Because an address has no meaning outside of a user, there is value in co-locating keys for a user's addresses with the user data. Transactions modifying both a user and an address (on account creation, for example) are likely to be part of the same cockroach key range and therefore will be committed without requiring a distributed transaction. If "interleave" is specified, the referenced table entity's key is used as a key prefix. This makes for longer keys, but guarantees all data is proximately located. If User 531 has two addresses, with ids 35 & 56 respectively, the underlying data would look like:

pdb/us/<E(529)>: <data for user 529>
...
pdb/us/<E(531)>: <data for user 531>
pdb/us/<E(531)>/ad/<E(35)>: <data for address 35>
pdb/us/<E(531)>/ad/<E(56)>: <data for address 56>
...
pdb/us/<E(600)>: <data for user 600>
...

Indexes

Indexes provide efficient access to rows in the database by columnar data other than primary keys. In the example above, we might want to lookup a User by Email instead of ID, as in the case of login by email address. Email is not the primary key, so without an index, there would be no way to lookup a user without scanning the entire User table to find the email address in question.

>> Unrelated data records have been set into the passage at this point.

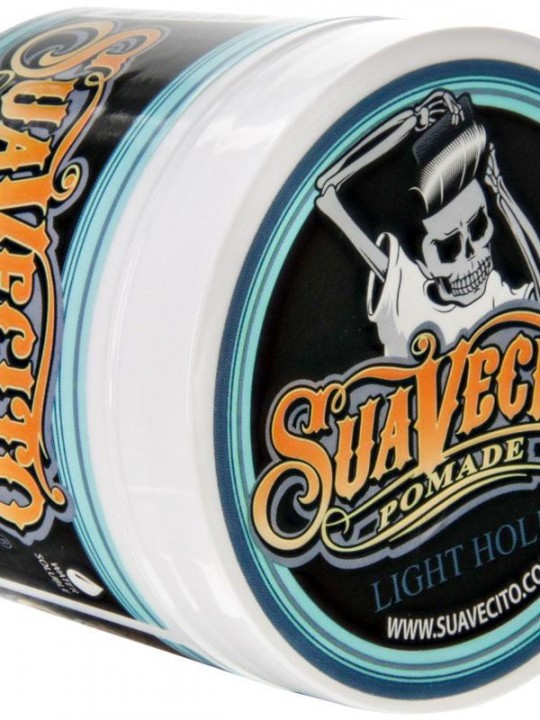 suavecito-light-hold-pomade-angled_2048x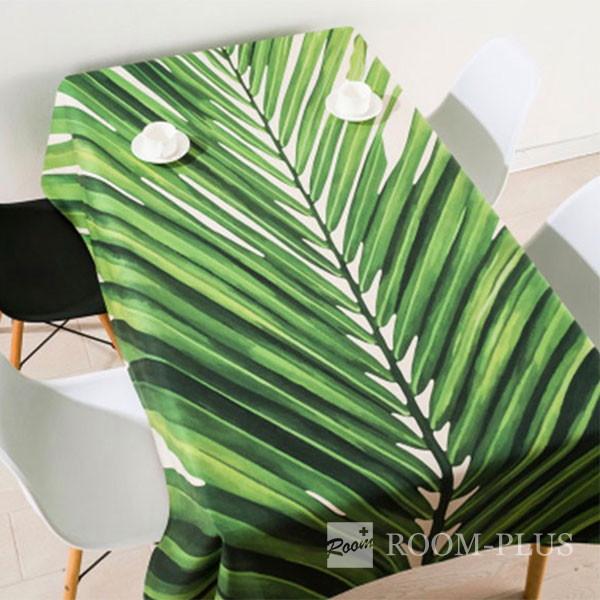 テーブルクロス 送料無料 テーブルマット ダイニングテーブル 140cm×180cm 200cm 220cm ボタニカル リーフ 植物 table-c0006 新生活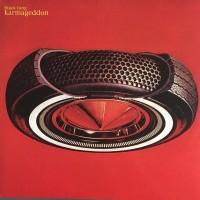 Purchase Black Lung - Karmageddon (Ep)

A sensible alternative would be to create another table, UserByEmail, with (email, user) as a composite primary key. We could then do a range scan on UserByEmail starting at (<email>, _) to find a matching email and discover the associated user ID in order to then lookup the user for login. This is exactly how indexes work, but Cockroach takes care of all of the necessary work to create and maintain them behind the scenes.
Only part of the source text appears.